If we have even a moderately complex product, we often need to break up our design team into smaller groups. Perhaps electronic, mechanical and hydraulic teams. Perhaps teams for specific functional components. And these teams need to work at least partially independently. So what do we do if we have a system reliability goal? What goals do we pass on to our smaller teams? This is where reliability allocation comes into play. Reliability allocation is often portrayed as a very complex, very involved and extremely exhaustive process. It should never be! In fact – the more exhaustive you make, the less likely it is to work.
If you want to learn more about a straightforward approach to reliability allocation – read this!
Let’s say you are designing a product (… or a system, or a device). And that product has a bunch of functional elements that need to work together to make your product. Power supply. Housing. Sensor. Each functional element can be provided by a single component, subsystem, module or assembly. For simplicity – we will refer to these collectively as ‘components.’
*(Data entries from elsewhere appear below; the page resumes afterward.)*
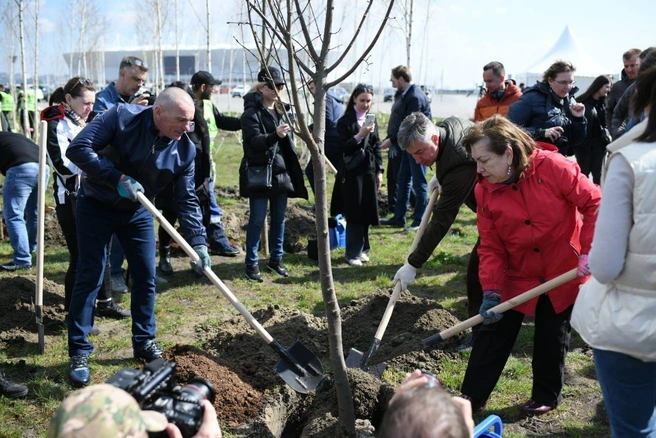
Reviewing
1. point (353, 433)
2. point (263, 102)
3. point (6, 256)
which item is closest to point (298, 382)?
point (353, 433)

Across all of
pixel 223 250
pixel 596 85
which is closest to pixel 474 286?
pixel 223 250

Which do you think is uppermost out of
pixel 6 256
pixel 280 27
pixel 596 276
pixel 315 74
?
pixel 280 27

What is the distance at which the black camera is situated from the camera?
192cm

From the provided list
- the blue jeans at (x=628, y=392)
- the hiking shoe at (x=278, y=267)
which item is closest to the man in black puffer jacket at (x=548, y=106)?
the hiking shoe at (x=278, y=267)

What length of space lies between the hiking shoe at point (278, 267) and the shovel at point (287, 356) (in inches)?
98.1

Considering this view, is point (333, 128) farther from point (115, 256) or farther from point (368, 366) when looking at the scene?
point (368, 366)

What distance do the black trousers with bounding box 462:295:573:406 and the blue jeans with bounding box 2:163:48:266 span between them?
17.2ft

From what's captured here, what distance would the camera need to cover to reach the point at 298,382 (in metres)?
4.08

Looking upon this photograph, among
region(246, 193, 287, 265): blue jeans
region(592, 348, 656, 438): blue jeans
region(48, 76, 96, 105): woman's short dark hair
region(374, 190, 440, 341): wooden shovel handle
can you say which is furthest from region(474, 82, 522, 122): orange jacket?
region(592, 348, 656, 438): blue jeans

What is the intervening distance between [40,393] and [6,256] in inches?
154

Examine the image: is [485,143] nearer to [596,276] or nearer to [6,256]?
[596,276]

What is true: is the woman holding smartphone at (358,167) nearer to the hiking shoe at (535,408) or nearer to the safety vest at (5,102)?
the hiking shoe at (535,408)

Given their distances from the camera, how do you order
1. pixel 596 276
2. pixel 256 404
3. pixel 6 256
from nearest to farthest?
pixel 596 276, pixel 256 404, pixel 6 256

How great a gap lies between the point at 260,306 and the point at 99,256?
187 cm
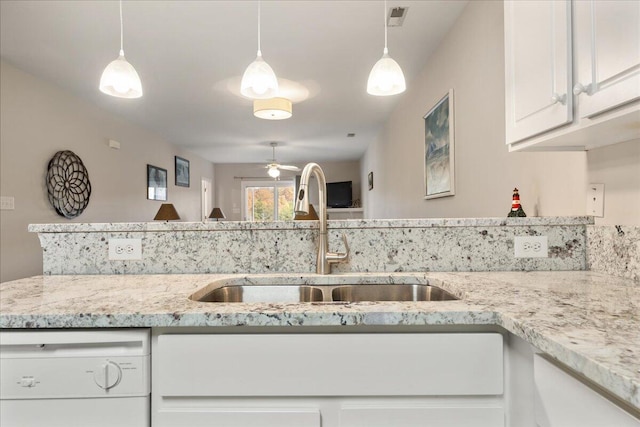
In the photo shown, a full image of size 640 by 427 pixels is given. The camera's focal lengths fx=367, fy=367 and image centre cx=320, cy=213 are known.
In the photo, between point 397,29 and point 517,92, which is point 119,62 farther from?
point 397,29

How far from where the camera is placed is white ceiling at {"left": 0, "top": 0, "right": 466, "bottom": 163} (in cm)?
236

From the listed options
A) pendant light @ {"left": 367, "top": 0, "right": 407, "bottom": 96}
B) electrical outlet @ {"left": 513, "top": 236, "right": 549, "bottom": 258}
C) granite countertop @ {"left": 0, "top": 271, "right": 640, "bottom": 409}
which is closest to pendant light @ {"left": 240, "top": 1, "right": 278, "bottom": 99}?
pendant light @ {"left": 367, "top": 0, "right": 407, "bottom": 96}

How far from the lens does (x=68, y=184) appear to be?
12.4 feet

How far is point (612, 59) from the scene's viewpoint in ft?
2.63

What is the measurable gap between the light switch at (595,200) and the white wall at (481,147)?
0.03 meters

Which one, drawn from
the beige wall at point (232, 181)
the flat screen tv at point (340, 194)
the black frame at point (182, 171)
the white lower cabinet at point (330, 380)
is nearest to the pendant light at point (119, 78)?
the white lower cabinet at point (330, 380)

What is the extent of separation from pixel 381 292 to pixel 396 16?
1989mm

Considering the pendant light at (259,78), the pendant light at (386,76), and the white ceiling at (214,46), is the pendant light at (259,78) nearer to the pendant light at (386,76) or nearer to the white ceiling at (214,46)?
the pendant light at (386,76)

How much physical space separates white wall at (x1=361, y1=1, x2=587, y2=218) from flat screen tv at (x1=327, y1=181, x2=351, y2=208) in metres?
4.19

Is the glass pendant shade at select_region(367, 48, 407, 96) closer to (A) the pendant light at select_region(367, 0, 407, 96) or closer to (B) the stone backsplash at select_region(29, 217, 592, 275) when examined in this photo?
(A) the pendant light at select_region(367, 0, 407, 96)

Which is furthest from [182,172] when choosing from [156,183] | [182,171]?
[156,183]

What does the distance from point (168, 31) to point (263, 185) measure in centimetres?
607

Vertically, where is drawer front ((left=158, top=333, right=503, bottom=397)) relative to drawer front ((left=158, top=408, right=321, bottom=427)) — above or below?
above

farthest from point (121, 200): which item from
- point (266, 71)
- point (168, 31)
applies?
point (266, 71)
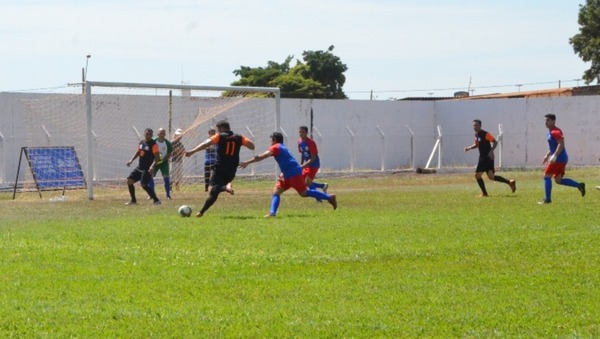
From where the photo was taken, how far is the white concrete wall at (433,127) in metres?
48.3

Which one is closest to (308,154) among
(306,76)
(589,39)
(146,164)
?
(146,164)

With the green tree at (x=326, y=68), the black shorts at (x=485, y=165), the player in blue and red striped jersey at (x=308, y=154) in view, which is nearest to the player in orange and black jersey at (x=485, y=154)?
the black shorts at (x=485, y=165)

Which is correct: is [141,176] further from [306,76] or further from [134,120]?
[306,76]

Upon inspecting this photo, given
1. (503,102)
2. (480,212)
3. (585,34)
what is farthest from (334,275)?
(585,34)

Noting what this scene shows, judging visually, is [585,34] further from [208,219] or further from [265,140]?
[208,219]

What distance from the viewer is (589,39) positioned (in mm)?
65438

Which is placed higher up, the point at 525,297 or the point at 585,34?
the point at 585,34

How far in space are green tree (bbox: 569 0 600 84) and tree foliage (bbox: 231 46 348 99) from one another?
14388 mm

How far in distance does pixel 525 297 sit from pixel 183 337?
3.62 metres

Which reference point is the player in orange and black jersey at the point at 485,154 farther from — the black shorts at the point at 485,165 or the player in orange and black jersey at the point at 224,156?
the player in orange and black jersey at the point at 224,156

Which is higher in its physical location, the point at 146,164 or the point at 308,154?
the point at 308,154

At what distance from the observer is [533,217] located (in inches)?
779

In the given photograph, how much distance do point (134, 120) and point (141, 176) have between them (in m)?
14.1

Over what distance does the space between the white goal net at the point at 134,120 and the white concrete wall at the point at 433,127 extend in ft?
19.1
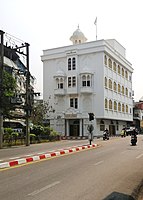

Each component is different. Based on different technologies. Created by different design teams. Perhaps supplied by different suppliers. The design team leader is almost forced to treat the design of each component as its own ‘little design project.’
But there is a problem. You have a reliability goal for the overall product. Let’s say your product consists of nine components working together to do ‘something.’ And your product needs to be 95 percent reliable after three years. Well … all you need to do is say to all the design teams and suppliers of your nine components that their reliability goals are also 95 percent. Right?
Wrong. If you do the math and model the system, it turns out that nine components that each have 95 percent reliability will result in a product with 63 percent reliability. So a 5 percent probability of failure has inadvertently increased to 37 percent.
Welcome to reliability allocation:
… the assigning of numerical reliability goals to subsystems and components in support of system level reliability performance characteristics.
It is possible to work out what component reliability goals that ensure we meet our product reliability goals. And when we come up with our component reliability goals, our smaller design teams can now work independently. But perhaps most importantly, we better manage our money. budget, and design trade-offs in a smarter way.
This article is the first of five on the topic of reliability allocation. We focus on the reliability design cycle in this article to set the scene for reliability allocation. Article #2 outlines the six steps of reliability allocation. Article #3 is perhaps the most important article – it talks about doing something! After all, reliability allocation is all about providing design guidance. Guidance for action. Article #4 covers the three ways of allocating reliability. And finally, Article #5 talks about different types and different considerations for reliability allocation.
A word of caution …
Most reliability allocation efforts fail. Fail badly. Why? Because after we allocate these goals to our nine components – we think our job is done! This is not even a little bit true. When we start to design products, there is (understandably) a great deal of uncertainty. If there wasn’t – then design and engineering would be really, really simple. We would essentially know what the final design looks like at the start!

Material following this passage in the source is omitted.